必須課題:
1. 提示文について、次の問いに答えてください。
(a) 式（１）の行列Lは、どのような行列ですか？
(b) 特徴次元の操作として挙げられているのは何ですか？
(c) 特徴次元を削除する順序には、どのような決め方が示されていますか？
2. 提示文のうち「特に、前記の特異値分解を用いて」で始まる段落を、主な内容を残して短く書き直してください。

提示文:
--------

式（１） X = svd(X) = ALU^T ［Tは行列の転置を示す］
式（１）において、A,L,Uはいずれも行列であり、行列Ａは大きさd×k（kはtより小さい）の行列となる。つまり、大きさd×kの行列Aにおける各行ベクトルが文書特徴ベクトルとなる。ここで、kは１≦k≦rの整数で、rはdとtの小さい方より小さく、行列Xのランクを示す。また、行列Lは特異値からなる大きさk×kの対角行列であり、行列Uはt×kの行列で、任意の単語をk次元の潜在構造空間へ写像したものと考えることができる。
なお、文書特徴ベクトルを効率的に管理するために、特徴ベクトル生成部３は、文書-単語行列データに付随する付加的な情報、たとえば、文書-単語行列データの列成分である単語IDとその単語との対応関係を記述した単語-単語ID対応マップデータや、各単語について単語IDとその単語の有する品詞情報との対応関係を記述した単語ID-品詞対応マップデータなども同時に生成する。
【０００９】
また、特徴ベクトル修正部４では、前記文書特徴ベクトルの特徴次元（ベクトルの次元であり、それぞれの次元は近似的に文書集合において振る舞いの似た複数の単語から構成されるものと考えることができる）を所定の基準に基づき逐次的に操作することにより文書特徴ベクトルを修正する。なお、特徴次元の操作とてしては、次元の重み付け、削除、および線形変換などを行うことができる。
例えば、文書特徴ベクトルから特定の次元を削除する場合では、文書特徴ベクトルをd×kの大きさの行列Aとし、削除する特徴次元に対応する列を大きさk×kの単位行列から削除した結果生成されるk×k'の大きさの修正行列をPk'とすると、修正された文書特徴ベクトルA'は式（２）のように求めることができる（この式は、前記特異値分解の場合に限定していない一般的な表現をしている）。
式（２） A' = A Pk'
また、修正行列として大きさk×kの単位行列から削除する特徴次元に対応する対角要素を０にした結果生成される行列を用いても特徴次元の削除を行えるが、この場合は修正された文書特徴ベクトルの次元数は修正前と同じになる。なお、くり返し実行の際には、式（２）に示す修正が逐次的に実行される。特徴次元を削除する順序は、特徴次元の１番目から整列順であってもよいし、１から特徴次元数までの乱数を発生させることで決めてもよい。このようにして、逐次削除した特徴次元の表現していた特徴を排除した特徴空間での文書分類が可能となり、最も中心的な話題（特徴）の陰に隠れてしまっている他の話題が分類のための視点になってくるのである。
特に、前記の特異値分解を用いて文書特徴ベクトルを生成した場合には、文書特徴ベクトルの各次元は対応する特異値の大きさで順位付けされるので、特異値の大きな特徴次元から徐々に削除していくことにより、逐次主要な話題の影響を排除した特徴空間で文書分類を行うことが可能となる。つまり、各特徴次元のそれぞれは、近似的にいくつかの振る舞いの似た単語で構成されるものと考えることができるため、文書データ内に内在するそれぞれの話題と解釈することができ、各特徴次元に対応する特異値の大きさは、文書データ内での話題の主要性をあらわすものと考えられ、特異値が大きい程、対応する特徴次元は文書データ内での主要な話題を示すものと解釈することができるので、くり返し実行の際に、特異値の大きな特徴次元から徐々に削除していくことにより、逐次主要な話題の影響を排除した特徴空間で文書分類を行うことが可能となるのである。

--------

データ抜粋:

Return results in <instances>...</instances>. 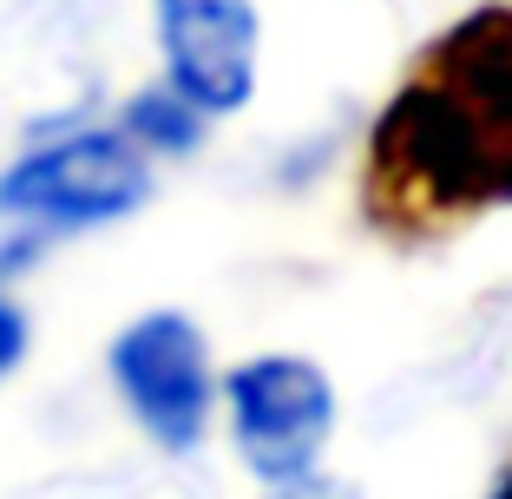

--------

結果:
1.
(a) 特異値からなる大きさk×kの対角行列です。
(b) 次元の重み付け、削除、線形変換です。
(c) 特徴次元の１番目からの整列順にするか、１から特徴次元数までの乱数を発生させて決めます。

2. 特異値分解で文書特徴ベクトルを生成した場合、各次元は対応する特異値の大きさで順位付けされる。各特徴次元は振る舞いの似たいくつかの単語で近似的に構成されるため、文書データ内の話題と解釈でき、特異値が大きいほど主要な話題を示す。したがって、くり返し実行の際に特異値の大きな特徴次元から徐々に削除すれば、主要な話題の影響を逐次排除した特徴空間で文書分類を行える。